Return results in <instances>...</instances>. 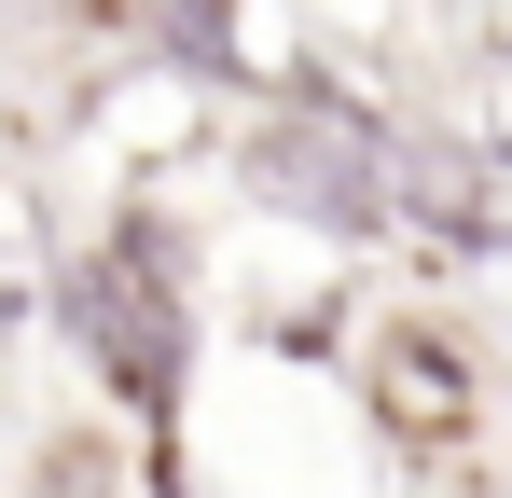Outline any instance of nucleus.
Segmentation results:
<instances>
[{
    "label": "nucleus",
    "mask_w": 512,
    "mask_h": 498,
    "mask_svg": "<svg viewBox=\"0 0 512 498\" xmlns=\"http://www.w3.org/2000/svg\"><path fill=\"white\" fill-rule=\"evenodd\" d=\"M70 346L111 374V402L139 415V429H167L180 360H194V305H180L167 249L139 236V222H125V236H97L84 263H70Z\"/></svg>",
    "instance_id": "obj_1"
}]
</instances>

...

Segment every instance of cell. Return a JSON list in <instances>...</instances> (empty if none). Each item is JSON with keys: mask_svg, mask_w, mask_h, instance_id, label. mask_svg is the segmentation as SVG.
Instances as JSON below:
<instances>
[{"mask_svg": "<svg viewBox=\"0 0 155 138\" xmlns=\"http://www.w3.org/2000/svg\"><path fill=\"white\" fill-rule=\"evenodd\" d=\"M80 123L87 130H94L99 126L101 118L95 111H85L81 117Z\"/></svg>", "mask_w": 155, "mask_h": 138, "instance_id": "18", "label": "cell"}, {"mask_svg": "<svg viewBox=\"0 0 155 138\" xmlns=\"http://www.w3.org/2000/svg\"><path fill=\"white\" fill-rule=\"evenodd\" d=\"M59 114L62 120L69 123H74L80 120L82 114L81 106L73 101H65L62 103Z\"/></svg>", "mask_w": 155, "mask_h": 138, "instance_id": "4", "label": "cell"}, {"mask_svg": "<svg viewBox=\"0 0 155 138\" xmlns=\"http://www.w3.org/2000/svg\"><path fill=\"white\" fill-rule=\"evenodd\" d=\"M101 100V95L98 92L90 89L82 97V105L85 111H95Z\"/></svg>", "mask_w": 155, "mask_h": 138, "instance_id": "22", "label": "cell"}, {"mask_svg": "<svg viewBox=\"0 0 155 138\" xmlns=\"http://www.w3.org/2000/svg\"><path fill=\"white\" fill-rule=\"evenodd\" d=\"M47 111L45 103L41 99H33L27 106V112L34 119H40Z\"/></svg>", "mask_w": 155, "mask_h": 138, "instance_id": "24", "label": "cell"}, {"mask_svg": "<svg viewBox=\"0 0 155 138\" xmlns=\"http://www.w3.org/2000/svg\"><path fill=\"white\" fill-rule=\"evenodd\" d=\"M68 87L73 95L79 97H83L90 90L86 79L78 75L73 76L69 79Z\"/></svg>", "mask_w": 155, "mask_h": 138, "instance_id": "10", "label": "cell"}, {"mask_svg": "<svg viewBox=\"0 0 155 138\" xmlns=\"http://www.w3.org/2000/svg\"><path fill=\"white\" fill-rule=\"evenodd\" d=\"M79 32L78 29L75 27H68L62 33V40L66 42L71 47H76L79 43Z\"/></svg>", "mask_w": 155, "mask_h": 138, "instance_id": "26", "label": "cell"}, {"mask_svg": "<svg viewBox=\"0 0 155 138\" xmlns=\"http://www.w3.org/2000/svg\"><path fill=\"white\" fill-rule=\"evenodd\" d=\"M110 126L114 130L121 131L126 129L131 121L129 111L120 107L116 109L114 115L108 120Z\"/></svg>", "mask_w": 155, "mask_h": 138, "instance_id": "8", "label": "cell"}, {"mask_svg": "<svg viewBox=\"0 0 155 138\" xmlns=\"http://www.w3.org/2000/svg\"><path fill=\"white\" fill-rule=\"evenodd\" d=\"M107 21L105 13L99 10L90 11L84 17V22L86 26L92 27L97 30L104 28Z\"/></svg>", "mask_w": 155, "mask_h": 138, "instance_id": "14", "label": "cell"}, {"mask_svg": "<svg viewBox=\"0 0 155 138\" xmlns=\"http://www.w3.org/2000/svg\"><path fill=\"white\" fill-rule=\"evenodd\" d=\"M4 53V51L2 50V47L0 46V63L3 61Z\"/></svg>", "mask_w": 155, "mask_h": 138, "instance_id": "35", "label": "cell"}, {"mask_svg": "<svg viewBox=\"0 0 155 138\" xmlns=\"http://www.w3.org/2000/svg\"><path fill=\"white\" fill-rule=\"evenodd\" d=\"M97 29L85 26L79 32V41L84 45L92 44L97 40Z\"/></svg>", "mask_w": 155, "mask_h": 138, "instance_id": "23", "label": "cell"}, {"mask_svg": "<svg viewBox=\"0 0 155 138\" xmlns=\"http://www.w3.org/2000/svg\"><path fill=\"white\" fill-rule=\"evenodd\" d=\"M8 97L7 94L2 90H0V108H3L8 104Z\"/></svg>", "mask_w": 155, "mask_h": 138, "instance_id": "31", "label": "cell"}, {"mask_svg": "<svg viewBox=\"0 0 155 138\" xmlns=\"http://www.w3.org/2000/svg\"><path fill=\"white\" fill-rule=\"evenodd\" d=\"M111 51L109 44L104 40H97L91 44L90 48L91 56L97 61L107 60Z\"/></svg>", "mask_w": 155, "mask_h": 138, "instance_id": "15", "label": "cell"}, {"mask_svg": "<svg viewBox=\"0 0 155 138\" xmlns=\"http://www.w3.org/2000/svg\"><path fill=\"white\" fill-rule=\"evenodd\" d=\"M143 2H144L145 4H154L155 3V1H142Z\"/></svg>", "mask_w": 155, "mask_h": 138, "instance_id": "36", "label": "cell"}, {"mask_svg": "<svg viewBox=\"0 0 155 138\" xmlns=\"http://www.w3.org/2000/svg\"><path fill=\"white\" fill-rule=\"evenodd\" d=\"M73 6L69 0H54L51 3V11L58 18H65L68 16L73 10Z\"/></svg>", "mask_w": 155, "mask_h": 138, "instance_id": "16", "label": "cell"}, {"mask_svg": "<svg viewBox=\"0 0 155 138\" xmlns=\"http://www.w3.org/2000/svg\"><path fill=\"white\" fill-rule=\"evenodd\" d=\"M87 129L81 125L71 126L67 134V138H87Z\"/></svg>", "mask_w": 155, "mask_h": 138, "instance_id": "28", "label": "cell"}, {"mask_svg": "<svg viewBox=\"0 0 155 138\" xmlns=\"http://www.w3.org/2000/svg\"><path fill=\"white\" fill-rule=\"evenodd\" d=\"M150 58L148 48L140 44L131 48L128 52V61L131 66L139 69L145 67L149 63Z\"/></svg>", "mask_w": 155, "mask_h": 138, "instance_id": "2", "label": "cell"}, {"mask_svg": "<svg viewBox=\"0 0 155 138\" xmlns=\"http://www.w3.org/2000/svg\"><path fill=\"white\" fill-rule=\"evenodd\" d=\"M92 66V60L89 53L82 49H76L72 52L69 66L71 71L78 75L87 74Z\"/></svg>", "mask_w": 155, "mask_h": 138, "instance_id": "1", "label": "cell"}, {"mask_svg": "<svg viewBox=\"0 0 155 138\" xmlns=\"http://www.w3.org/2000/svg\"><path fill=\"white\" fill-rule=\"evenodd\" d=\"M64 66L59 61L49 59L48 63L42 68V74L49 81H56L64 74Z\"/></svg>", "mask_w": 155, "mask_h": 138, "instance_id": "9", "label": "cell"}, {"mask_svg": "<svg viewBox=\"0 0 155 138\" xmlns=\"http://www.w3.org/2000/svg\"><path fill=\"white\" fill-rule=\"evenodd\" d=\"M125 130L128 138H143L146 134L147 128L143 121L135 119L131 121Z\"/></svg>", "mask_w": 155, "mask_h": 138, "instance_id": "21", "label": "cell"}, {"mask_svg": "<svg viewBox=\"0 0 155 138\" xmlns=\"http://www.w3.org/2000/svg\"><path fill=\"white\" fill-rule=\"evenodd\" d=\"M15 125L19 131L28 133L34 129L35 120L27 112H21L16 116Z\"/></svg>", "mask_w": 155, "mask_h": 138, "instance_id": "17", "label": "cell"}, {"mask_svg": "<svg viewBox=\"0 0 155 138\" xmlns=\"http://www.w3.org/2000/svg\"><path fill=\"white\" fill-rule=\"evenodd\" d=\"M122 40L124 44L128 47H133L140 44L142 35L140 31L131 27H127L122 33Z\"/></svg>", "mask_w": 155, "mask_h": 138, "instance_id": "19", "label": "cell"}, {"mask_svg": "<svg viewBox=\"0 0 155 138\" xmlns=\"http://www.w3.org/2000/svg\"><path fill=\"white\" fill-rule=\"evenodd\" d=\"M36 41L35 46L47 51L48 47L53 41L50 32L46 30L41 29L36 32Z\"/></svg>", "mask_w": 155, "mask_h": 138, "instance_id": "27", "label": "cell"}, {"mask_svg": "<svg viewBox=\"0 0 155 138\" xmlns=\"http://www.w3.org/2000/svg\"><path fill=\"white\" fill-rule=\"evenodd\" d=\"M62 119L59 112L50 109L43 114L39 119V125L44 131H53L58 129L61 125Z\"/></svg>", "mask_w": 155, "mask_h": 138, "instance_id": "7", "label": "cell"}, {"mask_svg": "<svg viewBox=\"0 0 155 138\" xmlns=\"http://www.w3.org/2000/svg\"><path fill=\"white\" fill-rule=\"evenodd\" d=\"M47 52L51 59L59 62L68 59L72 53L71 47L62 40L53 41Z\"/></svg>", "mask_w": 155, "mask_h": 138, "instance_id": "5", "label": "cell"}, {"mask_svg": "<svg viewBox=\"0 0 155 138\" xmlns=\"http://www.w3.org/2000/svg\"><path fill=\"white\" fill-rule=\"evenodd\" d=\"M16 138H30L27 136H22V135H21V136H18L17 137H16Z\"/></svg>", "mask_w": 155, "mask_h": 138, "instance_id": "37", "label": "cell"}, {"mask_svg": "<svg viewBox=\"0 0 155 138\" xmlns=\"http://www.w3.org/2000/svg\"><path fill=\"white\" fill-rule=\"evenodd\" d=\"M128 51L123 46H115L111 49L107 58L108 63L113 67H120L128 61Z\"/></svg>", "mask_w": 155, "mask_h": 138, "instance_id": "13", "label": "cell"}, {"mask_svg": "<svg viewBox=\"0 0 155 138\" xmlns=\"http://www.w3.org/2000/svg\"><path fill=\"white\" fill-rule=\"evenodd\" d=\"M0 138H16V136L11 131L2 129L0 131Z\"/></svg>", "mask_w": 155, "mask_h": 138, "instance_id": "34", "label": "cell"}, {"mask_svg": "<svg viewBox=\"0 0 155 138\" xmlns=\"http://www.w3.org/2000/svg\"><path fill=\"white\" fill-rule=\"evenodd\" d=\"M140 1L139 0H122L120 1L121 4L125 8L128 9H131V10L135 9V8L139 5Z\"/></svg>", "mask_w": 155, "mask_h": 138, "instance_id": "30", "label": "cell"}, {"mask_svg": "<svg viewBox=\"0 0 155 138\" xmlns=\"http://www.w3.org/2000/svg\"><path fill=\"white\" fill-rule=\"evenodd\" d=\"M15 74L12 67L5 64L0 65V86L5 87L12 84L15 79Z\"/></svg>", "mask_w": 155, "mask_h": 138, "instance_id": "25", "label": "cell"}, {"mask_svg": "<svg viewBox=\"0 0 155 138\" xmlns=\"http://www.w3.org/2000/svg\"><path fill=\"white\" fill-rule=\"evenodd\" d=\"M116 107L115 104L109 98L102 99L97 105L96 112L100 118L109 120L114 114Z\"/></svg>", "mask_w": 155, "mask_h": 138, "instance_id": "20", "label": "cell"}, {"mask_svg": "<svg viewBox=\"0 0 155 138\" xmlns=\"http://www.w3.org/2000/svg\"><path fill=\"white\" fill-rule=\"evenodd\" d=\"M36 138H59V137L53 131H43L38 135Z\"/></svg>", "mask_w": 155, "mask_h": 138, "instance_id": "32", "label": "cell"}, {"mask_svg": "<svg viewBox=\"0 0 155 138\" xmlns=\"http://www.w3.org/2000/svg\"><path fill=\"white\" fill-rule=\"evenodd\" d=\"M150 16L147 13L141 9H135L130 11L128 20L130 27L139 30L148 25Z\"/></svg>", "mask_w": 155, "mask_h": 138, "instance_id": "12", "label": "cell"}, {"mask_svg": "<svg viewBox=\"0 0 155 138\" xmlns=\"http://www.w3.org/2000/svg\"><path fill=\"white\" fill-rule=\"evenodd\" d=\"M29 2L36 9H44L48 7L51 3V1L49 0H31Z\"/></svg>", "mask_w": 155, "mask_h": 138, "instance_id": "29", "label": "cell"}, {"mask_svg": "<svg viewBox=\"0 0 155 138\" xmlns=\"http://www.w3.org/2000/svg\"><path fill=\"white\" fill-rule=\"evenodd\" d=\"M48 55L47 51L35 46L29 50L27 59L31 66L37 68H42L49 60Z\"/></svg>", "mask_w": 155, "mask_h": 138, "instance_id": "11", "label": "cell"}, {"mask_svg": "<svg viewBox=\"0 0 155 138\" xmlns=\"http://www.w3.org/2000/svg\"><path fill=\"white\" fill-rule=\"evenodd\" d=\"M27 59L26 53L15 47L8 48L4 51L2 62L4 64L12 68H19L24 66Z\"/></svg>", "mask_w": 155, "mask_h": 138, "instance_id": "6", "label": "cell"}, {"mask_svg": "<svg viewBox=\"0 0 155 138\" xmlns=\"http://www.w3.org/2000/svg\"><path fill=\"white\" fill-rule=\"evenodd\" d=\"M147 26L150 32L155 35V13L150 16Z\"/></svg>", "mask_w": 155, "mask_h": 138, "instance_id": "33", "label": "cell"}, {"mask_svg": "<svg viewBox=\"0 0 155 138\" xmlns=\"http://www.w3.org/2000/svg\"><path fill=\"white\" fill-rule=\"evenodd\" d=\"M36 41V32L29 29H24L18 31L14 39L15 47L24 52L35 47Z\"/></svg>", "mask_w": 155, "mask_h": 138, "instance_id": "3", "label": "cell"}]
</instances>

__Stated task__:
Which lines in the records above contain the string "JSON"? List each one in full.

__Exercise solution__:
Segment every instance of cell. Return a JSON list in <instances>...</instances> (empty if none). Each item is JSON with keys: mask_svg, mask_w, mask_h, instance_id, label. mask_svg is the segmentation as SVG.
Instances as JSON below:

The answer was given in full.